-------- QUOTED PASSAGE --------
Palestinian militants are intensifying their use of suicide attacks against Israel. Since March 4, 15 suicide bombers have taken the lives of at least 52 people, the vast majority of them Israelis. One of the most deadly occurred last Thursday in a pizza restaurant in Jerusalem; another bomber struck a coffee shop near the Israeli port city of Haifa Sunday evening.

In recent weeks, the Monitor has interviewed Palestinian militants involved in suicide bombings, a young man who has considered carrying out such an operation, the father of a deceased bomber, and some Israelis who were affected by one attack. The following accounts offer a closer look at this form of violence - the motivations of its perpetrators and the experiences of its victims.

CAREER OPTION: MARTYR

RAMALLAH, WEST BANK

Hassan, as he asks to be called, holds a brand-new professional degree from a Palestinian university. He faces a career choice that says much about the future of the Israeli-Palestinian conflict.

On the one hand, he might like to get into human rights work. Another option is "martyrdom" - perhaps by carrying an explosive into a crowd of Israelis and detonating it.

"I have become capable of sacrificing myself for my religion and my homeland," says Hassan, who was interviewed on the condition that his real name not be used. Having spent several years in Israeli jails for militant activity, he worries that the exposure could put the Israelis back on his trail.

A slender, soft-spoken young man with wiry brown hair and a narrow face, Hassan wears jeans, a brown T-shirt, and delicate, metal-framed glasses.

He has the intense, slightly uncertain demeanor of a university intellectual - hunching his shoulders and crossing his legs, he smokes a lot and fidgets endlessly with a ring on his right hand as he speaks.

During a two-hour meeting in the leafy garden of a private home in Ramallah, Hassan is gentle-humored in his explanations of the theology and logistics of suicide bombing.

Martyrdom-seekers, as they consider themselves, reject any notion that their actions constitute suicide, which is forbidden by the Koran. Hassan says candidates are chosen for their piety and sincerity; anyone who seems troubled or suicidal is screened out.
-------- SOURCE MATERIAL --------
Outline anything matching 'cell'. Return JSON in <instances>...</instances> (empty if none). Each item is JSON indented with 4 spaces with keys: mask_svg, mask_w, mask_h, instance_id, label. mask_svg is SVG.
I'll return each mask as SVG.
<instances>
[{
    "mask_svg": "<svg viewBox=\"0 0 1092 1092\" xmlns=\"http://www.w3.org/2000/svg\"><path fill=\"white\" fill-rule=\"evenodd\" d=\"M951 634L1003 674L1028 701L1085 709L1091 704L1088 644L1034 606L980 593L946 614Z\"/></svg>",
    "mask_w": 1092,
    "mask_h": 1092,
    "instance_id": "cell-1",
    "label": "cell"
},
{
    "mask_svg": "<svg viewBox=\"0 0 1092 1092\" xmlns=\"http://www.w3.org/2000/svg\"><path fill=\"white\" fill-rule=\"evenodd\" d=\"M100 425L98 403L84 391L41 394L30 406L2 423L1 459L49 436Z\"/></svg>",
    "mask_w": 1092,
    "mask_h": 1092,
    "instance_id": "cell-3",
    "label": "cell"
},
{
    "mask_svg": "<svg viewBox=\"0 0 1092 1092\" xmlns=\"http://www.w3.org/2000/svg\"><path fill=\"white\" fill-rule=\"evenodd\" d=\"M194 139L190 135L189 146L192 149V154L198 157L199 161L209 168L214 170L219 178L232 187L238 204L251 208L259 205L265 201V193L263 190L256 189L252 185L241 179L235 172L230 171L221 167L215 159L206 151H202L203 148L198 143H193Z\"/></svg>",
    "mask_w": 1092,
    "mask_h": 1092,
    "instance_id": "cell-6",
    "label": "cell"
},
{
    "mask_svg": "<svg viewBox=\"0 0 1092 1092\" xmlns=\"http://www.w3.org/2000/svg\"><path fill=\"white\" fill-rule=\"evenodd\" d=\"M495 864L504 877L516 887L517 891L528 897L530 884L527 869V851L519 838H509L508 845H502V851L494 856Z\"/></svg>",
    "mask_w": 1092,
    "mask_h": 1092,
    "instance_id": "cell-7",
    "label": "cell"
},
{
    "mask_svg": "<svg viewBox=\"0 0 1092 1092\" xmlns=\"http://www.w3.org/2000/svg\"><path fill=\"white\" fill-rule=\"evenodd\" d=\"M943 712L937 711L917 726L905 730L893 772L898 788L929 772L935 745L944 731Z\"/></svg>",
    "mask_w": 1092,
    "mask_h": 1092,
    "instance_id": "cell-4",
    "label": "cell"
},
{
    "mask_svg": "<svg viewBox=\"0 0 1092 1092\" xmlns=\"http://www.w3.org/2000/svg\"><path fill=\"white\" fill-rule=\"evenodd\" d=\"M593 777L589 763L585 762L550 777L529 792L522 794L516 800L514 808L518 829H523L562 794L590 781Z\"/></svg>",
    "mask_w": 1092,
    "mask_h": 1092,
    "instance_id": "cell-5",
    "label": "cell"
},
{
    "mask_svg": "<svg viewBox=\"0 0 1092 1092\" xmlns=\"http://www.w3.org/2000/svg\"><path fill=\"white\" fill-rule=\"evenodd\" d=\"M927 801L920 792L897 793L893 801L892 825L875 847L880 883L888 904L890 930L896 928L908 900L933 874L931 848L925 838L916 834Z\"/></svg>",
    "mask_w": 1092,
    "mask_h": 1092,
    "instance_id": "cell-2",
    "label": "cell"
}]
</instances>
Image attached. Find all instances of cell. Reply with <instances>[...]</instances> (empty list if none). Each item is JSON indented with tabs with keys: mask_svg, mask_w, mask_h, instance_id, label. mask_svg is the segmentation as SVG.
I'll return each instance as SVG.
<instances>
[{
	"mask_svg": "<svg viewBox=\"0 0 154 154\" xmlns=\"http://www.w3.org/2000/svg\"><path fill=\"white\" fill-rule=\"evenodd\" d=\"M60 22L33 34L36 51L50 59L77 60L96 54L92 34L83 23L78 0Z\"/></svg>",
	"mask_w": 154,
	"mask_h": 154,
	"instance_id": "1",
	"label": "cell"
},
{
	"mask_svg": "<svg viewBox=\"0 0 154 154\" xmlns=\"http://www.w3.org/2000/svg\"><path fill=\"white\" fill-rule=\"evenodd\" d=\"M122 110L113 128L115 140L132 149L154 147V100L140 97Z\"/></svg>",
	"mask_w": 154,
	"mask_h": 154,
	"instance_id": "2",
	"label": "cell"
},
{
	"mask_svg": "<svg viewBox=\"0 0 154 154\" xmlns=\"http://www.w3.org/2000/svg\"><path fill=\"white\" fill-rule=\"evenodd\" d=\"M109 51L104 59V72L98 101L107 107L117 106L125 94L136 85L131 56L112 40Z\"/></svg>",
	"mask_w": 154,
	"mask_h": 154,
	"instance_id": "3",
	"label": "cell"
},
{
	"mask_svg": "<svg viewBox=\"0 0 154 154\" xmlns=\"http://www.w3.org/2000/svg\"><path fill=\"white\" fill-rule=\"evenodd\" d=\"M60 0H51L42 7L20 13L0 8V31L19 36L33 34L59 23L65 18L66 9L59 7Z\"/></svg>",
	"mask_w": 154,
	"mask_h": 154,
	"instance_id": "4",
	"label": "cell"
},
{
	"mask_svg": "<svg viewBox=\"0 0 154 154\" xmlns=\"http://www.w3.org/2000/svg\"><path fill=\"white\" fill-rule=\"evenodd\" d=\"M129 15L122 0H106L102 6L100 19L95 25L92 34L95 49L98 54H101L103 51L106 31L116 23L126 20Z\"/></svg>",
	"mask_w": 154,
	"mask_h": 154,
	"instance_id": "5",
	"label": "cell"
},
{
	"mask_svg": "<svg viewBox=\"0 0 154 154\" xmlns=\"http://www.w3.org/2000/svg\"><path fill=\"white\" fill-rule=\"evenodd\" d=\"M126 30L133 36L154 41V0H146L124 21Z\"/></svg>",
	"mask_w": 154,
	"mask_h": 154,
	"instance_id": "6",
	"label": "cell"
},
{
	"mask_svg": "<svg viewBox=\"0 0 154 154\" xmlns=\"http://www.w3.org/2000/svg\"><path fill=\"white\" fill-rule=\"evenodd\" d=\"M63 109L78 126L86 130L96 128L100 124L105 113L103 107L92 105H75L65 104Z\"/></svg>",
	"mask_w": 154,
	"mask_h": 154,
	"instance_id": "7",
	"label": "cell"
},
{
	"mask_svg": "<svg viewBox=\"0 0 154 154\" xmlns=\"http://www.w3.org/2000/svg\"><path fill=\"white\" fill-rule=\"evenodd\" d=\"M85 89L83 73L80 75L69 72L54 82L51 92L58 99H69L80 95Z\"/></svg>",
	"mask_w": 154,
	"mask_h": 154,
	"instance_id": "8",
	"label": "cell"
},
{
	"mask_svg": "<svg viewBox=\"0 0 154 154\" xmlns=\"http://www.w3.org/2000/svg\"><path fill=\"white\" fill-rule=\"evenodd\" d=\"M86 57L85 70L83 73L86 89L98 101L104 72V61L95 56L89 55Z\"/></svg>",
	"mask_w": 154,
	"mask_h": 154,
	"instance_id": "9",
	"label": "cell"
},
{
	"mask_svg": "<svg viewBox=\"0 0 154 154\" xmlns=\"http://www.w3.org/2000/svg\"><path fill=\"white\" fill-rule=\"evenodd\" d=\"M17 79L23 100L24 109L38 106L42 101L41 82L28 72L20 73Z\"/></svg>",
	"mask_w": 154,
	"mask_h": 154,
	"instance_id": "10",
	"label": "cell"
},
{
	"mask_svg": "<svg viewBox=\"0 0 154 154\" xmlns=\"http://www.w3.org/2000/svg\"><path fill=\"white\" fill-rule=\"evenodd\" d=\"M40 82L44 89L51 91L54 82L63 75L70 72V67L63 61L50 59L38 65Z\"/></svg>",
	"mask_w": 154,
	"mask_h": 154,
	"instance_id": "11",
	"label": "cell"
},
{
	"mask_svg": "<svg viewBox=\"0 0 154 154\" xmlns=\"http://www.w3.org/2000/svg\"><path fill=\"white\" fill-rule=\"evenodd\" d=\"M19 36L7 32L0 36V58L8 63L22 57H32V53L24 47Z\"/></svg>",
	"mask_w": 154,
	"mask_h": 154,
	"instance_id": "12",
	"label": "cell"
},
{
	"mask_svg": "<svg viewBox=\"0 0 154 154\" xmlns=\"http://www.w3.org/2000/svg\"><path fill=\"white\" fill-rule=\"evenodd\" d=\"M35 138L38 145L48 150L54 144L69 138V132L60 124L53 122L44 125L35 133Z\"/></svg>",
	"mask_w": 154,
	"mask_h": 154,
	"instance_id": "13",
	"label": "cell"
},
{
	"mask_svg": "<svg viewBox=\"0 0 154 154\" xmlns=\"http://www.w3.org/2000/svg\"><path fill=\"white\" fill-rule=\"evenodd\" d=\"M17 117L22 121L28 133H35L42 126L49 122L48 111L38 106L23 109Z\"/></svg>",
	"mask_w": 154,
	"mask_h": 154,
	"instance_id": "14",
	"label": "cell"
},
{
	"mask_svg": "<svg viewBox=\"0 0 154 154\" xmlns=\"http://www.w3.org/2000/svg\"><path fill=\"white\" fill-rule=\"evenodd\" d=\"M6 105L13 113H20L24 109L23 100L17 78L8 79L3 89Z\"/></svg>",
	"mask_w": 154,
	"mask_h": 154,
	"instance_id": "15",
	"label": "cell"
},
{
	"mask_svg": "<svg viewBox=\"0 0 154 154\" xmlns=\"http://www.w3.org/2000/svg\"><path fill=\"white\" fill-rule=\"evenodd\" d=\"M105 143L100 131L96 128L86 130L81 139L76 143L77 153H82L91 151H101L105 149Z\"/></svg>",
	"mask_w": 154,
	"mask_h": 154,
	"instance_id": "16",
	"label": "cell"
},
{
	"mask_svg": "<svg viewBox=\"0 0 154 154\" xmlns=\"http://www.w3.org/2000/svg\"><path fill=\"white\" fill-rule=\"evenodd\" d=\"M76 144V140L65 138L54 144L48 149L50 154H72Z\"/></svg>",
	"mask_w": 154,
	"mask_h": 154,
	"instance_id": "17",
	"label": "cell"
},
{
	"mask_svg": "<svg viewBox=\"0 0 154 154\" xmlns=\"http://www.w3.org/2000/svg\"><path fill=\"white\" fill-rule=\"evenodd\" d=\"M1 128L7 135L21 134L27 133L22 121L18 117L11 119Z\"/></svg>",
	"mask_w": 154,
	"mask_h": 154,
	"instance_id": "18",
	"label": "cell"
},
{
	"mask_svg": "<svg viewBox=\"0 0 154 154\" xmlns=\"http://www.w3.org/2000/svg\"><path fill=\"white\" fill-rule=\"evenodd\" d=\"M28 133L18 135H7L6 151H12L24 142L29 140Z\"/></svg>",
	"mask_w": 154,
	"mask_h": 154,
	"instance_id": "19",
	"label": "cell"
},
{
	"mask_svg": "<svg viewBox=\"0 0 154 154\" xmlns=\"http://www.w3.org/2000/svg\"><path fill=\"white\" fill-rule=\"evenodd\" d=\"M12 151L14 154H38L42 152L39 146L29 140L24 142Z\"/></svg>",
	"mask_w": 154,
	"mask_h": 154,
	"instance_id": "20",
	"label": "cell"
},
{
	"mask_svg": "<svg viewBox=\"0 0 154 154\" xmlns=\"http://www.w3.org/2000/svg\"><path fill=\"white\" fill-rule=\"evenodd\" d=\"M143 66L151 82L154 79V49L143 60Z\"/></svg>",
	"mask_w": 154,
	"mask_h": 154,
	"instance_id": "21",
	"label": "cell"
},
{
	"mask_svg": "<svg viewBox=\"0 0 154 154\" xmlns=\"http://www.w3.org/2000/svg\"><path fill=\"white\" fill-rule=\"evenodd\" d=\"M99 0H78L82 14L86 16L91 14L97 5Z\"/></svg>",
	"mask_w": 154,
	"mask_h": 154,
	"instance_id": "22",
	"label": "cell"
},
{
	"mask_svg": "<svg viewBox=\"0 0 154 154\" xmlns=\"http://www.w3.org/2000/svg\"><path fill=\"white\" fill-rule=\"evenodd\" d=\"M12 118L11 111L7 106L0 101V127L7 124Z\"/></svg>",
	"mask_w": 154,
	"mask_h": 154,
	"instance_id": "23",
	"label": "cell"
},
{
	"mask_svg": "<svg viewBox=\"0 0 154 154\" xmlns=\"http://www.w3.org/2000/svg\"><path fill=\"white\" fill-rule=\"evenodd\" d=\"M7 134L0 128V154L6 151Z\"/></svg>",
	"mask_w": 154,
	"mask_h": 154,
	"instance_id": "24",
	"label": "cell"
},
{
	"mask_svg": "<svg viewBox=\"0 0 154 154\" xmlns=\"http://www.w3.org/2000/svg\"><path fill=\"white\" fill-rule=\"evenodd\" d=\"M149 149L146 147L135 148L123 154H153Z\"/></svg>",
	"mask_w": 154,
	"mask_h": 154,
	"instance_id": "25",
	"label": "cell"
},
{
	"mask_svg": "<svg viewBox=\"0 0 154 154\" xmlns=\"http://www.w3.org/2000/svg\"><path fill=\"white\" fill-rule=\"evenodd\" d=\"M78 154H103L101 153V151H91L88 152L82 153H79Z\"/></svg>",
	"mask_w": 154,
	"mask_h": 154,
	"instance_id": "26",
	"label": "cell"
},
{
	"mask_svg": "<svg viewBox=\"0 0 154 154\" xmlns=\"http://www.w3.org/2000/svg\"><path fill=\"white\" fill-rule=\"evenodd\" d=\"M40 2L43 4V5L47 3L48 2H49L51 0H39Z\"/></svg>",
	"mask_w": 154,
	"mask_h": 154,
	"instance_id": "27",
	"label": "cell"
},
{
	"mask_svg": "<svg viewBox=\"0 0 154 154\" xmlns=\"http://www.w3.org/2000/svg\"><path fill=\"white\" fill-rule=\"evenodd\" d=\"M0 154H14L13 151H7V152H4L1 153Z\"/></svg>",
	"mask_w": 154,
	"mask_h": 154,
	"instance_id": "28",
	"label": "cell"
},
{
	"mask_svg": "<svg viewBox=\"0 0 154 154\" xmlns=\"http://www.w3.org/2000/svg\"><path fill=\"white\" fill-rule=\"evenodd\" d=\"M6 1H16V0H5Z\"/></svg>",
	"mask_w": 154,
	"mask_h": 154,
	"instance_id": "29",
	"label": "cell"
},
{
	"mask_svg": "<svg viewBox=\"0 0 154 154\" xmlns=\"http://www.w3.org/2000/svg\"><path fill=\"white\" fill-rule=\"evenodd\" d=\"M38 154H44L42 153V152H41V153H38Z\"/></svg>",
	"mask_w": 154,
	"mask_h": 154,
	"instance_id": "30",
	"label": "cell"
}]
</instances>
--------
*PROBLEMS TO SOLVE*
1: According to the suicide-bombing article, where did a bomber strike on Sunday evening?
2: Reproduce the portion of the suicide-bombing article between "RAMALLAH, WEST BANK" and "the Israeli-Palestinian conflict.", inclusive.
The entries come from a separate source.

*TASK RESPONSES*
1: A coffee shop near the Israeli port city of Haifa.

2:
RAMALLAH, WEST BANK

Hassan, as he asks to be called, holds a brand-new professional degree from a Palestinian university. He faces a career choice that says much about the future of the Israeli-Palestinian conflict.